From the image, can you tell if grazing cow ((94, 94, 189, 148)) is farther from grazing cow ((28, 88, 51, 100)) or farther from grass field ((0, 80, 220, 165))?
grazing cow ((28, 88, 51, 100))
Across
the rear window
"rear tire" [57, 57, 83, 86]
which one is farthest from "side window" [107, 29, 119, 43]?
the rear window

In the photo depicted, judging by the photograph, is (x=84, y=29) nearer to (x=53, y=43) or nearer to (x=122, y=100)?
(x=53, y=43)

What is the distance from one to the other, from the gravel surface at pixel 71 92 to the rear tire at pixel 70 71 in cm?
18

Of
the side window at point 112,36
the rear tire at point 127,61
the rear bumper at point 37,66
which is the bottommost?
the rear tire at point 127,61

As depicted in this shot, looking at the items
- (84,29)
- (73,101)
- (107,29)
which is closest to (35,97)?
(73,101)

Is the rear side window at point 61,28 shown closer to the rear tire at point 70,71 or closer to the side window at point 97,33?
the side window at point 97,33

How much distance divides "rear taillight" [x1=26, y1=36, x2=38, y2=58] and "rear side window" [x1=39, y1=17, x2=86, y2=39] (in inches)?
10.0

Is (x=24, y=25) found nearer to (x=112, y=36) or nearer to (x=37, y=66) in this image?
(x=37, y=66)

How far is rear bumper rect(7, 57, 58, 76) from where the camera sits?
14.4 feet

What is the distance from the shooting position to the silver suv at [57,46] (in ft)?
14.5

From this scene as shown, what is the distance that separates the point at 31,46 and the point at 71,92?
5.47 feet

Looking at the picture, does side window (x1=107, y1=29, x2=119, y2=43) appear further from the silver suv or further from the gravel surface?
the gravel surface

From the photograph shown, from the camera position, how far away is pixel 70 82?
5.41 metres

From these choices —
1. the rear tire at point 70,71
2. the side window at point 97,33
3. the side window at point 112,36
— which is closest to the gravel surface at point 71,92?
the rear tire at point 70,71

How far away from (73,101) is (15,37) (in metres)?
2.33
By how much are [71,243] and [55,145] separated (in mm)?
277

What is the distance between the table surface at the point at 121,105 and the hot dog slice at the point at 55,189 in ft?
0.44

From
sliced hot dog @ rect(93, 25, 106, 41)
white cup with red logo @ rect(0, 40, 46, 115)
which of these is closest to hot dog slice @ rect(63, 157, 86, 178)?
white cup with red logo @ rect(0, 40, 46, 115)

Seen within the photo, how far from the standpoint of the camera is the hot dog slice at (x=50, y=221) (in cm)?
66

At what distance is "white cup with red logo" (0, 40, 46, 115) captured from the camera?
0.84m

> **PROBLEM STATEMENT**
Render everything from the line containing "How much distance" down to the line containing "5.41 metres" as a two-column CSV with the columns "text" and "answer". Each row should go on its own line, with each value as one quoted field and any line breaks replaced by spaces.

> **SOLUTION TO THIS EXERCISE**
text,answer
"How much distance divides ""rear taillight"" [x1=26, y1=36, x2=38, y2=58] and ""rear side window"" [x1=39, y1=17, x2=86, y2=39] (in inches)?","10.0"
"Is (x=24, y=25) found nearer to (x=112, y=36) or nearer to (x=37, y=66) in this image?","(x=37, y=66)"
"How far is rear bumper rect(7, 57, 58, 76) from where the camera sits?","14.4 feet"
"What is the distance from the shooting position to the silver suv at [57,46] (in ft)?","14.5"
"From this scene as shown, what is the distance that separates the point at 31,46 and the point at 71,92?","5.47 feet"
"Looking at the picture, does side window (x1=107, y1=29, x2=119, y2=43) appear further from the silver suv or further from the gravel surface?","the gravel surface"
"From the photograph shown, from the camera position, how far away is pixel 70 82?","5.41 metres"